Self-Hosting Spider: Using the Open Source Rust Crate
The spider Rust crate is the open source core of Spider’s crawling engine. It’s MIT-licensed and runs standalone, so you can build your own crawler without touching the cloud API.
This guide covers what you get with the crate, how to set it up, and when the cloud API makes more sense.
What you get (and what you don’t)
The spider crate gives you a high-performance async web crawler built on tokio. Here’s what’s included and what’s only available through the cloud API:
| Feature | OSS crate | Cloud API |
|---|---|---|
| HTML crawling | Yes | Yes |
| Async concurrent requests | Yes | Yes |
| Depth/limit control | Yes | Yes |
| Robots.txt handling | Yes | Yes |
| CSS selector extraction | Yes | Yes |
| HTTP/2 support | Yes | Yes |
| Configurable user agent | Yes | Yes |
| Markdown conversion | Via spider_transformations | Built-in |
| JavaScript rendering | Chrome feature flag | Smart mode (auto-detect) |
| Anti-bot bypass | No | Built-in |
| Proxy rotation | No (BYO) | Managed (residential, mobile, ISP) |
| AI extraction | No | AI Studio + Spider Browser |
| Managed scaling | No | Auto-scaling |
| Browser automation | No | WebSocket sessions |
| MCP server | No | Built-in |
The crate handles the crawling engine.
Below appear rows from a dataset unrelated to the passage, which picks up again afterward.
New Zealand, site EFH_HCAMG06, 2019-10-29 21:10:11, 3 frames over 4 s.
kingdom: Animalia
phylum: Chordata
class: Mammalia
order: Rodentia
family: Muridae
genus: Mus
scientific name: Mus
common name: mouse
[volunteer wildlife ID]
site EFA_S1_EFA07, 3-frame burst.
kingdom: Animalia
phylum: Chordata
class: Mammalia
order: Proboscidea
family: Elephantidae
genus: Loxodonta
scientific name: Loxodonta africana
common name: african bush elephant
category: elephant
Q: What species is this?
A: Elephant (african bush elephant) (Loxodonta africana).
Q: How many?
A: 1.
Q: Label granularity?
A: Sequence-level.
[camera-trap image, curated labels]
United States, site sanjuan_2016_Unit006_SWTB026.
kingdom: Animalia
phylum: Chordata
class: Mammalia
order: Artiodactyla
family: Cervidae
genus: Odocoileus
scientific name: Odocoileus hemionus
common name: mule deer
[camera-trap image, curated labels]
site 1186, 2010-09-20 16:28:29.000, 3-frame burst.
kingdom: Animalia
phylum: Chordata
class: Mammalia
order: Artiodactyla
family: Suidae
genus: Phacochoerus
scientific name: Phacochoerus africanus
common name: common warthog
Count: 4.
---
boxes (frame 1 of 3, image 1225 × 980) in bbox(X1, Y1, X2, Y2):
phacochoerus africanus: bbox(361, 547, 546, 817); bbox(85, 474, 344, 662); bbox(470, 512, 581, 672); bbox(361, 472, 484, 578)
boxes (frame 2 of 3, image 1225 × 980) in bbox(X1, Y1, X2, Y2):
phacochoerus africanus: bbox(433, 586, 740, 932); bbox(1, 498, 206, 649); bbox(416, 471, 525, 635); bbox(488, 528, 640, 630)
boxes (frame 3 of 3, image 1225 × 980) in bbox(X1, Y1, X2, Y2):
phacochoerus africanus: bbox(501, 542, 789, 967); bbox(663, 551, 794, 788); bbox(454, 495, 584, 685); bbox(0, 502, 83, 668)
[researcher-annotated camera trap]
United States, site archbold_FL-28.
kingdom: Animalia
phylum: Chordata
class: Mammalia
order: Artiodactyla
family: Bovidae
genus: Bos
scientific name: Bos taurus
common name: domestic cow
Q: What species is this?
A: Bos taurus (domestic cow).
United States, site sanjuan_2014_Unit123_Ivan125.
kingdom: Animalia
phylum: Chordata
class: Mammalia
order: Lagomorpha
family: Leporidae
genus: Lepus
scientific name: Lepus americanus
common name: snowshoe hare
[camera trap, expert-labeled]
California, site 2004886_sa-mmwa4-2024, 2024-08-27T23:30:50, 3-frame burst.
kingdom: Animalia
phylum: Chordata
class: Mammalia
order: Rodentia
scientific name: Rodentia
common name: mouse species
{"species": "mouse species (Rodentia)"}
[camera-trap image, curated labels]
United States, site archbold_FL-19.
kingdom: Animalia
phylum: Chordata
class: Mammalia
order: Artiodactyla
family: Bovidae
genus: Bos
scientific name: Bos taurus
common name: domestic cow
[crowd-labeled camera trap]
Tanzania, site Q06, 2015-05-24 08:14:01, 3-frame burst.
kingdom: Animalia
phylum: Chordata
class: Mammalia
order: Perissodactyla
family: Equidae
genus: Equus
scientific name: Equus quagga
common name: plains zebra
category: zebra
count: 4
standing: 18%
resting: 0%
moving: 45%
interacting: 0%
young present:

Anti-bot bypass, proxy rotation, browser automation, and AI features are part of the cloud platform.
Quick start
Add the crate to your project:
cargo add spider
Basic crawl:
use spider::website::Website;
#[tokio::main]
async fn main() {
let mut website = Website::new("https://example.com");
website.crawl().await;
for page in website.get_pages().unwrap().iter() {
println!("{} - {} bytes", page.get_url(), page.get_html_bytes_u8().len());
}
}
This crawls example.com, follows links on the same domain, and prints each page’s URL and size.
Configuration
The Configuration struct controls crawl behavior:
use spider::website::Website;
use spider::configuration::Configuration;
#[tokio::main]
async fn main() {
let mut config = Configuration::new();
config.with_limit(100); // Max 100 pages
config.with_depth(3); // Max 3 links deep
config.with_respect_robots_txt(true); // Honor robots.txt
config.with_delay(250); // 250ms between requests
config.with_user_agent(Some("MyBot/1.0".into()));
let mut website = Website::new("https://docs.example.com")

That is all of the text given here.